Requirements. Copy out word for word everything in the material from the line containing "What is the spacing" down to the very end of the material.
━━━━━ Material for this exercise ━━━━━
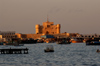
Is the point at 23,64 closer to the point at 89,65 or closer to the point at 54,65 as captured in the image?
the point at 54,65

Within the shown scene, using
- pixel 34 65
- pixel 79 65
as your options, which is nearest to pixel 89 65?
pixel 79 65

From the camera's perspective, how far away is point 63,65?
58.7 m

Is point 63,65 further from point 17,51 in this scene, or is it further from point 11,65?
point 17,51

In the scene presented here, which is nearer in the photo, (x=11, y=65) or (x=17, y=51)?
(x=11, y=65)

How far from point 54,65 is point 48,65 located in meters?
1.13

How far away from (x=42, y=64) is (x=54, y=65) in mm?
2717

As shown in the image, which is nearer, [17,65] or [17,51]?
[17,65]

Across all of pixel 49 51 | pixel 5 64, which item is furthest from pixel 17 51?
pixel 5 64

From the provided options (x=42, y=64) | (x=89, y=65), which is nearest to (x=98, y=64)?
(x=89, y=65)

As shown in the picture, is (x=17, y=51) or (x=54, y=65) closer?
(x=54, y=65)

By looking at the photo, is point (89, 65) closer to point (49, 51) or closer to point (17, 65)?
point (17, 65)

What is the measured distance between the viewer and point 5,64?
6038 centimetres

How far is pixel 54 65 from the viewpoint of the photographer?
5862 cm

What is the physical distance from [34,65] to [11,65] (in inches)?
172
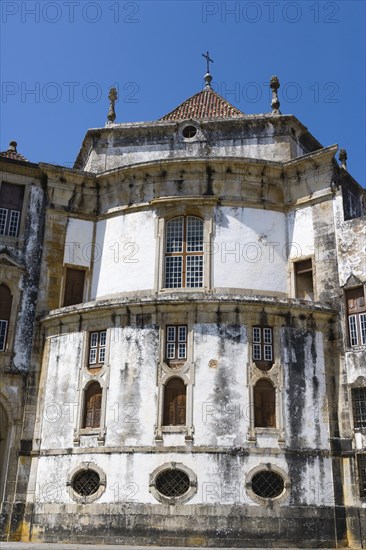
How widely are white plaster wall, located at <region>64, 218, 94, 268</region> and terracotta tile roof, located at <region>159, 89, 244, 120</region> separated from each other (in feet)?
22.5

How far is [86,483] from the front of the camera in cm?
2053

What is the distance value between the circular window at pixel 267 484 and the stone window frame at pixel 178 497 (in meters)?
1.86

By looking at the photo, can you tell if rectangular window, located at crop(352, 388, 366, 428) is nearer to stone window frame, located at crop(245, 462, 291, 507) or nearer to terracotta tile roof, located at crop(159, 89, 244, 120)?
stone window frame, located at crop(245, 462, 291, 507)

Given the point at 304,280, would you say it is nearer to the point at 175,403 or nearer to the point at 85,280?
the point at 175,403

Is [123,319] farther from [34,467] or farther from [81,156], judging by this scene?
[81,156]

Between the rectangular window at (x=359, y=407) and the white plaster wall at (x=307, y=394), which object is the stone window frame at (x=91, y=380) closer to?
the white plaster wall at (x=307, y=394)

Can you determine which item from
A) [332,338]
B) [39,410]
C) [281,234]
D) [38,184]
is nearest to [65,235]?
[38,184]

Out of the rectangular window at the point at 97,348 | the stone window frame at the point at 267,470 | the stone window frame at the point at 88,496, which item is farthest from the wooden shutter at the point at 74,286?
the stone window frame at the point at 267,470

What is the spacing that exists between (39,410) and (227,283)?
799 cm

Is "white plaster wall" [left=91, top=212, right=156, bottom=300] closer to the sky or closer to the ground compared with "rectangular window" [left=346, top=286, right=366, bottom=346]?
closer to the sky

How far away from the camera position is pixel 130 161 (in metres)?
26.3

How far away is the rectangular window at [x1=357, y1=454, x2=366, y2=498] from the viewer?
19.7 m

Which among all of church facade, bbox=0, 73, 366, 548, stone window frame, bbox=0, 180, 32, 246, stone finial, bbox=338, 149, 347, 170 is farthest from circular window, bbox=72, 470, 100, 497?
stone finial, bbox=338, 149, 347, 170

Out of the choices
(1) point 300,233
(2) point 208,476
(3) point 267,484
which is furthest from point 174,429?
(1) point 300,233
━━━━━
Output for this task.
What is the spacing that exists between (39,410) and (227,283)?
799 cm

Is "white plaster wall" [left=91, top=212, right=156, bottom=300] closer to the sky or closer to the ground compared with "rectangular window" [left=346, top=286, right=366, bottom=346]?
closer to the sky

How far away from the camera position is pixel 130 161 (in metres)?
26.3

How far away is the rectangular window at [x1=357, y1=454, x2=366, y2=498] from the viewer?
19.7 m

Which among all of church facade, bbox=0, 73, 366, 548, stone window frame, bbox=0, 180, 32, 246, stone finial, bbox=338, 149, 347, 170 is farthest from circular window, bbox=72, 470, 100, 497?
stone finial, bbox=338, 149, 347, 170

Out of the choices
(1) point 300,233
(2) point 208,476
(3) point 267,484
which is furthest from point 174,429?
(1) point 300,233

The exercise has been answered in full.